» PROBLEM DETAILS: From the data that follows, set down exactly the lines from the one with "patterned microfibre beach towel - anaskela" through the one with "AMELIE FROST STUD EARRINGS", counting both. Pictures stay out.

[EXTRACTED RECORDS — start]

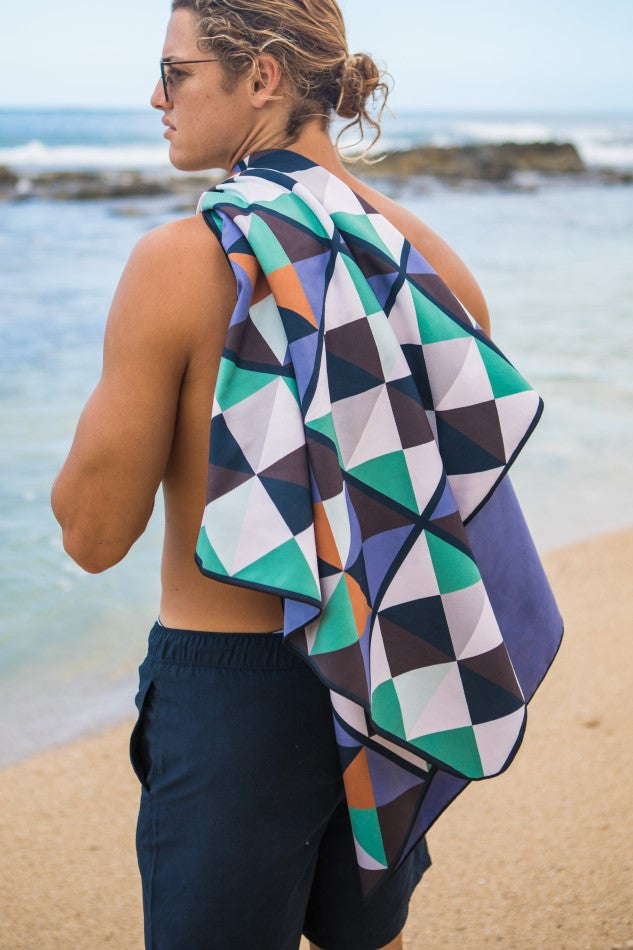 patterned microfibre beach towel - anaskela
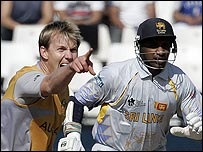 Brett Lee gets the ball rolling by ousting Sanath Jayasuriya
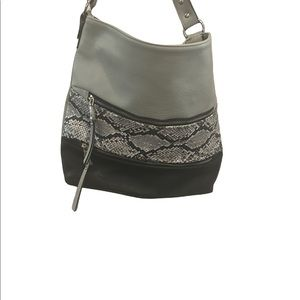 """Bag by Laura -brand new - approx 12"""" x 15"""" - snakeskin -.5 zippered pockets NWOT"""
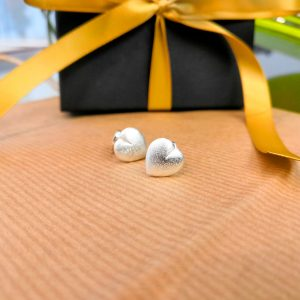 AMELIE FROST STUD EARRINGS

[EXTRACTED RECORDS — finish]
[EXTRACTED RECORDS — start]

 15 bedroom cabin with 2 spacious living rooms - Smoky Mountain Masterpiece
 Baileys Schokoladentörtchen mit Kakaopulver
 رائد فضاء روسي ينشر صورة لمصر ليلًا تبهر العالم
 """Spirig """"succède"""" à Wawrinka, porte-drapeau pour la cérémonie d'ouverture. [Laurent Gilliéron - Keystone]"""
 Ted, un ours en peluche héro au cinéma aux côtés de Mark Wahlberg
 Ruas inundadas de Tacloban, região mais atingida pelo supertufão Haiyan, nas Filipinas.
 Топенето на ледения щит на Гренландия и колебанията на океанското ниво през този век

[EXTRACTED RECORDS — finish]

» WRITTEN SOLUTION:
 patterned microfibre beach towel - anaskela
 Brett Lee gets the ball rolling by ousting Sanath Jayasuriya
 """Bag by Laura -brand new - approx 12"""" x 15"""" - snakeskin -.5 zippered pockets NWOT"""
 AMELIE FROST STUD EARRINGS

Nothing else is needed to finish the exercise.